For your last question, if you don't use the same workgroup name, you can't use "My Network Places" or "View Workgroup Computers." However, you can easily access the shared folders of another computer via

Start - Run - \\Othercomp - OK
where 'Othercomp' is the name or IP address of a networked computer. A folder window should come up showing the shared folders (and printers).

Good luck, and I hope this domain thing doesn't hurt your grade!


----------



## LeShaun (Aug 28, 2005)

See, the thing is (as stated above) I can't even log in, cause my username and pass are with a domain in which I can't choose because the comp is no longer running on the domain (I'm guessing, since it's switched to the workgroup) so I wouldn't even be able to do that...

- LeShaun


----------



## TerryNet (Mar 23, 2005)

"... I can't even log in, cause my username and pass are with a domain ..."

Missed that! Sorry. As you may have guessed, I have no experience with domains. Have you tried Safe Mode with Administrative login (hoping for a null password) or "last known good configuration" (have no idea if this would change the workgroup/domain)?

For the future, remember the file sharing tip.

The Networking Forum would probably generate more, and more knowledgeable, replies for you. I think you can click on the red triangle on the right side of a post and ask a moderator to move the thread. Maybe also ask if he/she can change the title to something like "Domain/workgroup problem." (Your title sounds too much like a forgotten password.)


----------



## cybertech (Apr 16, 2002)

Your machine needs to be added back to the domain by a domain admin. Contact your IT support people and they should be able to assist.


----------



## StumpedTechy (Jul 7, 2004)

As stated yes your only gonig to get back on with a domain admin adding it then the old user account should be able to be logged into without any changes.

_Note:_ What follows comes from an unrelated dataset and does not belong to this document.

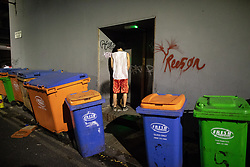 © Licensed to London News Pictures . 28/10/2018. Manchester, UK. A man urinates in a doorway amongst wheelie bins on Jerusalem Place in Manchester City Centre . Revellers on a night out , many in fancy dress , on the weekend before Halloween . Photo credit: Joel Goodman/LNP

If your just wanting to geto n the PC if you know any local accounts names and passwords you should be able to use that but usually in a domain the only ones left are Admin accounts that have been renamed and have a password.

My suggestion is follow cybertech's advice.


----------



## Rockn (Jul 29, 2001)

You need to log on as local administrator, change the workgroup to damin to join the domain again. If you want to use the workgroup setup you need to log on to a local account.


----------



## CarlssonMB (Oct 30, 2004)

Rockn said:


> You need to log on as local administrator, change the workgroup to damin to join the domain again. If you want to use the workgroup setup you need to log on to a local account.


Even if you get on local account, you can't join the domain without an administrator password so just wait till you et back to school, logon to a local account and have an admin rejoin you to the domain and you will be good to go


----------



## TerryNet (Mar 23, 2005)

As I read the thread, LeShaun was not removed from the domain; he doesn't need an administrator to add him back.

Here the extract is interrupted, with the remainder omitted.